Test fixtures to combine chemical and mechanical stress in plastic samples. Courtesy of
Noogta.
The first reflection I make with my customers is: these are very simple procedures to implement in any lab, independently of the size of the company. Even if you are not a plastic manufacturer but a packaging user for example, it is possible for you to integrate these test methods within your quality testing procedures.
Even if it is not possible for you to follow the standard procedure down to the dot, try to implement something that approaches the real conditions your component is going to experience. More aggressive chemicals may accelerate damage, or you may also increase temperature or strain to obtain faster results.
The second reflection is: document and be organized in your observations. We miss many learning opportunities because we dump damaged parts without documenting what happened. Take pictures under the same lighting conditions, measure parts, weight them after failure. This allows you to gather information and make better decisions in the future.
Accounting for the Effects of the Process
Now, should you mold a test sample or should you cut a sample out of your molded component? This is one of the considerations which I am more passionate about. It basically depends on the question you are willing to answer.
If you are trying to compare materials, then by all means mold a sample following the ASTM standard and compare apples with apples. I particularly like compression molding for this kind of test sample preparation, because the in-molded stresses are low. This method allows you to fairly compare different materials and to understand their behavior to chemical attack.
However, if what you will is to ensure that your component withstands the chemical stress during operation, my suggestion is to always use cut out samples from your molded part. This is because the molding process always introduces stresses which must be accounted for.
In injection molded components, for example, there are two regions highly sensitive to chemical attack: the gate and the weld line. The gate experiences a lot of shear and heating during part filling, so it will involve molecular damage. Weld lines will have poor melt frow adhesion and may be prone to crack propagation. Also, sharp corners or transitions in thickness may cause stress concentration or thermally induced stresses.
Strategic Recommendations for Implementation
My heartful suggestions is: when trying to comply with chemical resistance be bold on your testing: test your sample as molded (for example a whole bottle) immersing it in the same substance your customer is going to use. Produce several samples under extreme process conditions to understand how the part may be affected by changes in temperature, pressure, mold temperature or weld line quality.

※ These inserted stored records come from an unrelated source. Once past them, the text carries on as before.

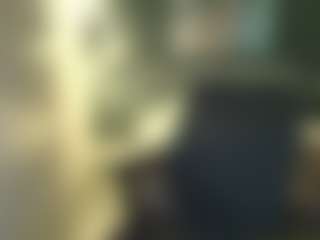Lydia Love's Live Sex Cam Show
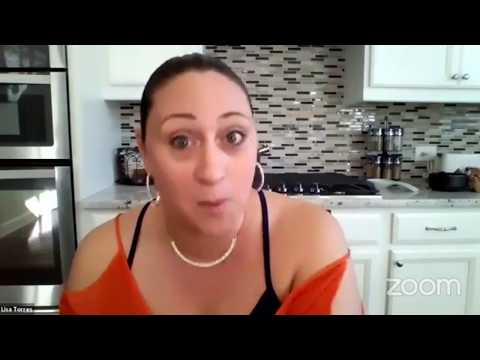 How To Use YouTube To Grow Your MLM - Lisa Torres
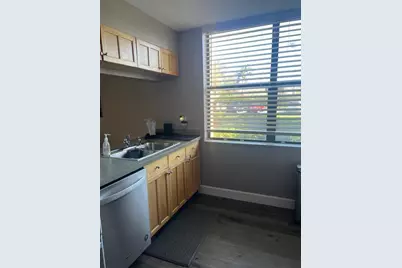 955 Dotterel Road #2111, Delray Beach, FL 33444 - Photo 10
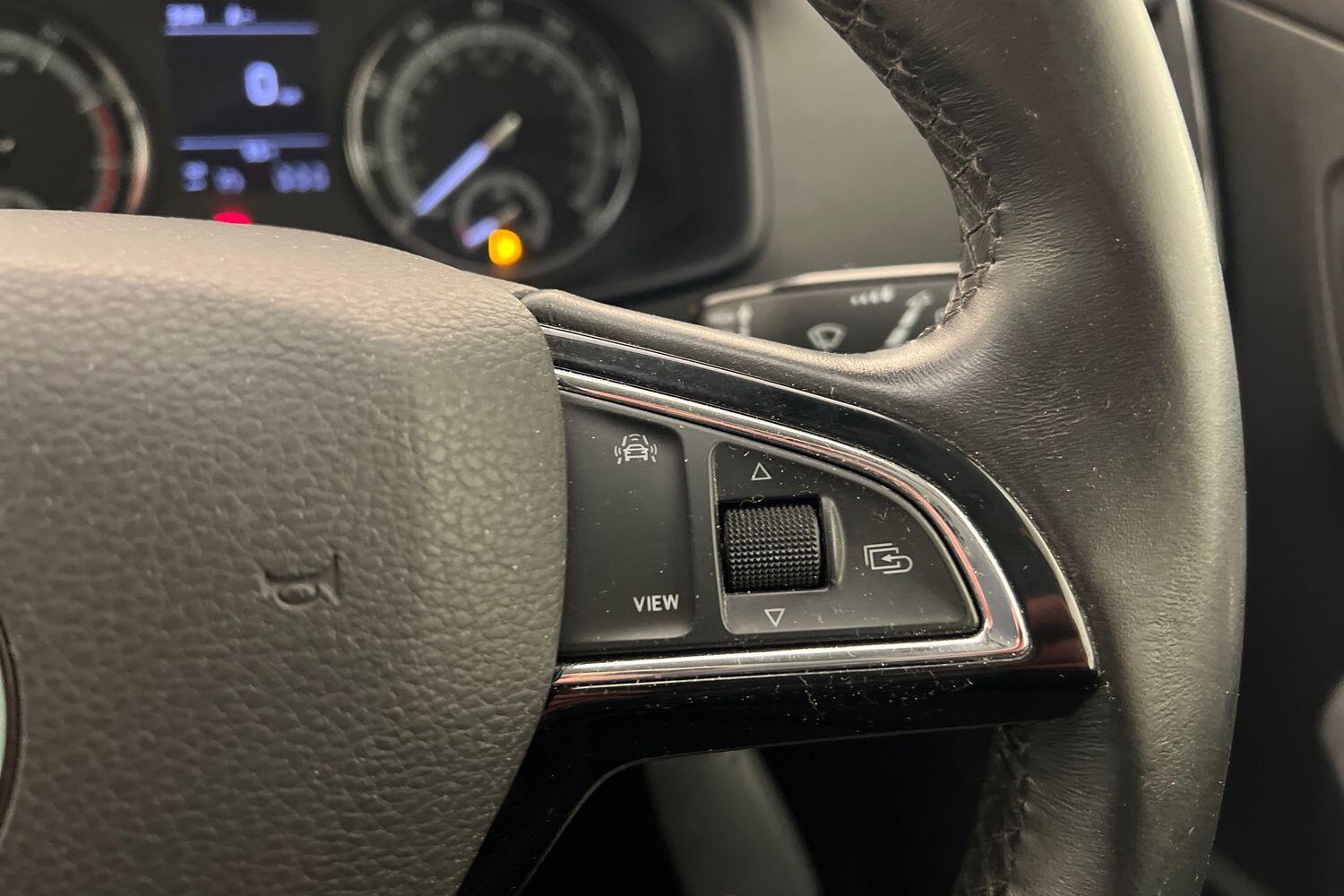 Used Skoda Karoq 2018 for sale - 76705425: Photo 16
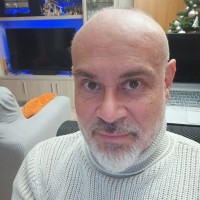 Antonio Mattei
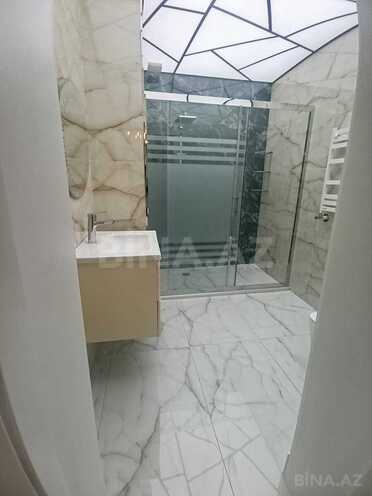 Satılır 4 otaqlı yeni tikili 165 m², Azadlıq Prospekti m., photo 19 from 23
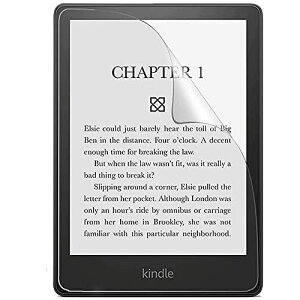 JPtB吻 Kindle Paperwhite 10ptB u[CgJbg Kindle Paperwhitep tB یtB CAh~ R wh~ ˒ጸ A`OAdl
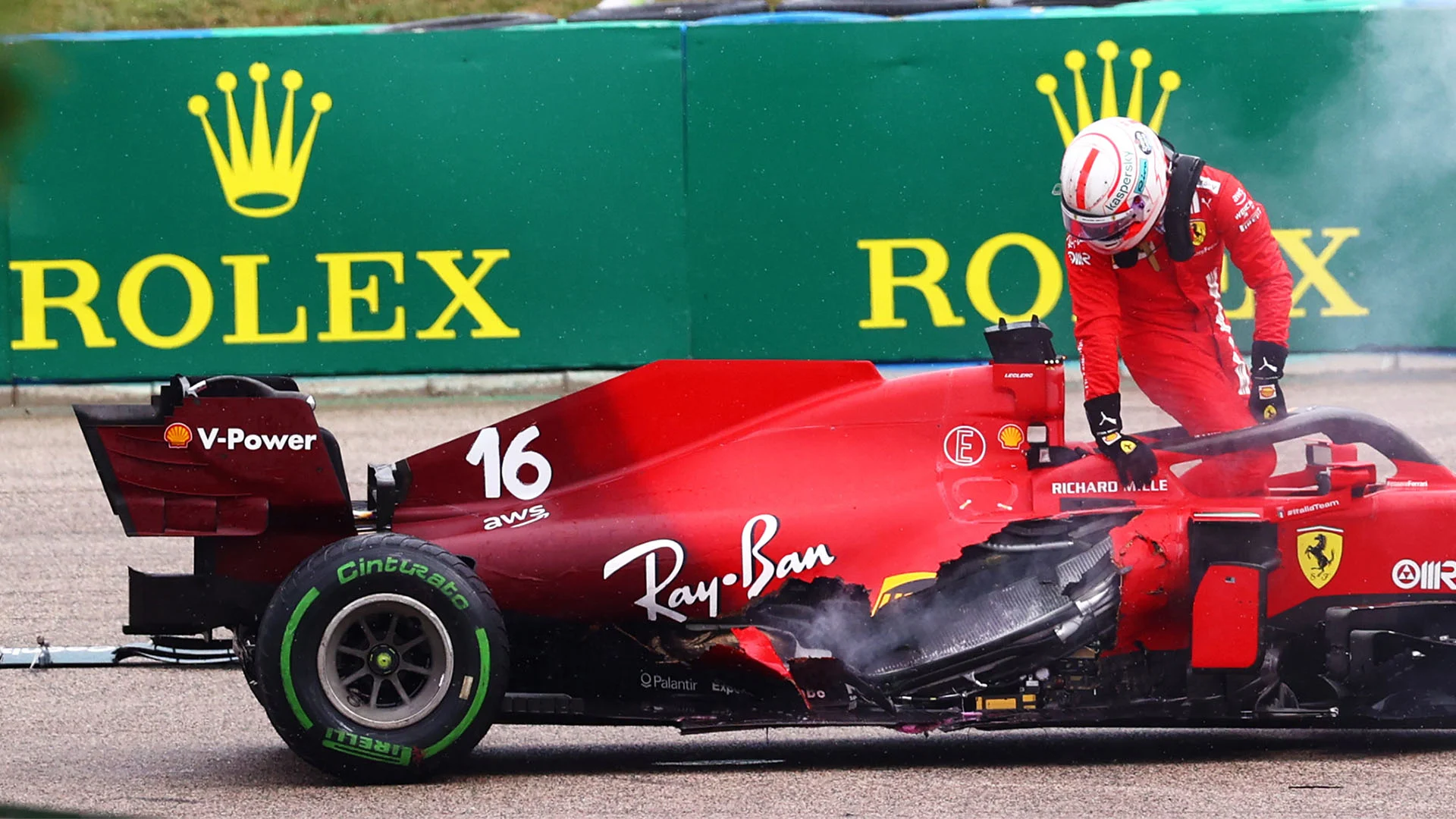 GettyImages-1331781301.jpg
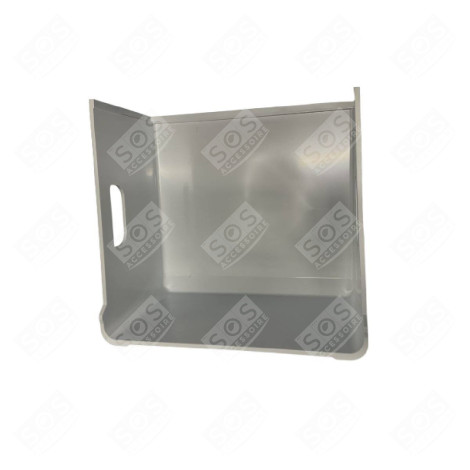 CASSETTO FRIGORIFERO, CONGELATORE - 482000010816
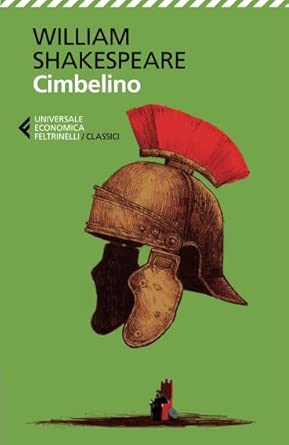 Cimbelino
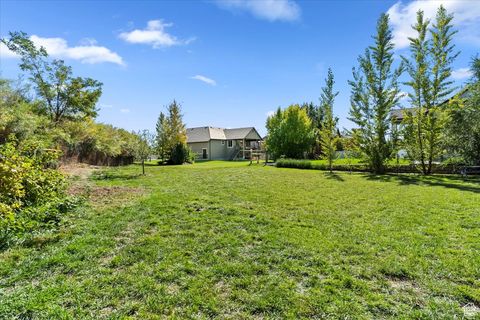 Tiny photo for 2307 N 2850 W, Plain City, UT 84404 (MLS # 2119792)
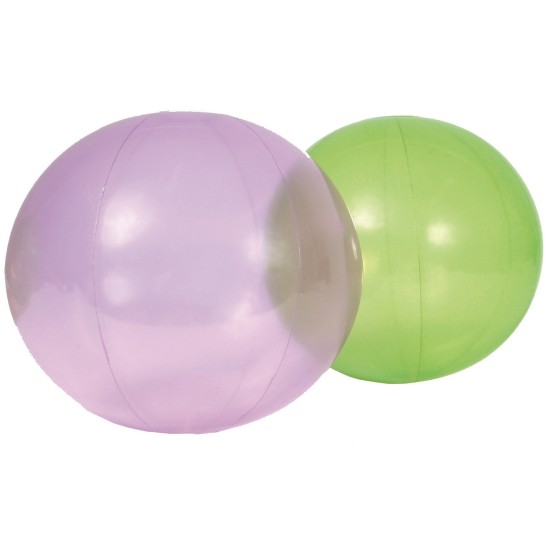 ΜΠΑΛΑ FINGERLIGHT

Standard ASTM or ISO testing procedures are a departure point for chemical testing but may not be enough to answer your questions. So be open to trying different solutions. Take parts to failure and always document. You may need to develop your own standard for given applications, do not be afraid to do so. Always use testing procedure (number of samples, measuring methods, reports) as a guide, and build from there what makes sense for you and your customer.
And finally: do not wish for the impossible. Plastic will eventually failure, it makes no sense to attempt achieving an indestructible part. Give your customer insight into your testing procedure and make sure they understand the boundaries within which you can comply. Make sure you both agree there.